──────── Provided records
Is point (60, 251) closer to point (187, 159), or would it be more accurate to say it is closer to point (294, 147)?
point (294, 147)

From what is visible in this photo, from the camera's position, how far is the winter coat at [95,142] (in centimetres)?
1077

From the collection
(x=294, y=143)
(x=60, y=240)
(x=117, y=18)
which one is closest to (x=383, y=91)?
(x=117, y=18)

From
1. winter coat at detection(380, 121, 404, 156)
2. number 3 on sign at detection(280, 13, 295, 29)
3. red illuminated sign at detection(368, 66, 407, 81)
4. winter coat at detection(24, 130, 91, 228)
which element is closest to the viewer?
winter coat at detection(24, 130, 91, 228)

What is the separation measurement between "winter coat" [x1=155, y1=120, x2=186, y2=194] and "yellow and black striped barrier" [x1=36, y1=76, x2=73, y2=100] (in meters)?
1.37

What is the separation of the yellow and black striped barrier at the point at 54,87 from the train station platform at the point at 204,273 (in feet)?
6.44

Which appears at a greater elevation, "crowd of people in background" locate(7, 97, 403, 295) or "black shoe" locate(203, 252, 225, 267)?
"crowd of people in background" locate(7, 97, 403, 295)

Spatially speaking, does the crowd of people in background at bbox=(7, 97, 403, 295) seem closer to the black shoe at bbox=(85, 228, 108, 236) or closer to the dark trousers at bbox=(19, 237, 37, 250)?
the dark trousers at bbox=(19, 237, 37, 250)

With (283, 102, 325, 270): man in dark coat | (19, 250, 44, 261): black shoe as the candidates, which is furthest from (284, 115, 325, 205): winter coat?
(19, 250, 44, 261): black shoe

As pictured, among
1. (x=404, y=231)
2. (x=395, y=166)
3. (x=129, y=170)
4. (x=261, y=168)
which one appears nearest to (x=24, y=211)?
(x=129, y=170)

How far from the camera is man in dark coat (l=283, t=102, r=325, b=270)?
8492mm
────────────────
> **Exercise details**:
Reproduce every item above word for word, keeping each number, coordinate, and line break unchanged.

> **Task result**:
Is point (60, 251) closer to point (187, 159), or would it be more accurate to say it is closer to point (294, 147)?
point (294, 147)

From what is visible in this photo, from the camera's position, how far is the winter coat at [95,142] (in centimetres)?
1077

From the collection
(x=294, y=143)
(x=60, y=240)
(x=117, y=18)
which one is closest to (x=383, y=91)?
(x=117, y=18)

From
1. winter coat at detection(380, 121, 404, 156)
2. number 3 on sign at detection(280, 13, 295, 29)
3. red illuminated sign at detection(368, 66, 407, 81)
4. winter coat at detection(24, 130, 91, 228)
which element is closest to the viewer?
winter coat at detection(24, 130, 91, 228)

What is the separation measurement between "winter coat" [x1=155, y1=120, x2=186, y2=194] and "yellow and black striped barrier" [x1=36, y1=76, x2=73, y2=100] (in meters)?
1.37

What is the separation of the yellow and black striped barrier at the point at 54,87 from the train station platform at the point at 204,273 (in feet)?
6.44

Which appears at a greater elevation, "crowd of people in background" locate(7, 97, 403, 295) or "black shoe" locate(203, 252, 225, 267)?
"crowd of people in background" locate(7, 97, 403, 295)

Spatially speaking, does the crowd of people in background at bbox=(7, 97, 403, 295) seem closer to the black shoe at bbox=(85, 228, 108, 236) or closer to the dark trousers at bbox=(19, 237, 37, 250)?
the dark trousers at bbox=(19, 237, 37, 250)

With (283, 102, 325, 270): man in dark coat | (19, 250, 44, 261): black shoe as the candidates, which is furthest from (284, 115, 325, 205): winter coat?
(19, 250, 44, 261): black shoe

As pictured, among
1. (x=404, y=231)
2. (x=395, y=166)
3. (x=129, y=170)
4. (x=261, y=168)
which one appears nearest to (x=24, y=211)?
(x=129, y=170)

How far from the camera is man in dark coat (l=283, t=102, r=325, b=270)?
8492mm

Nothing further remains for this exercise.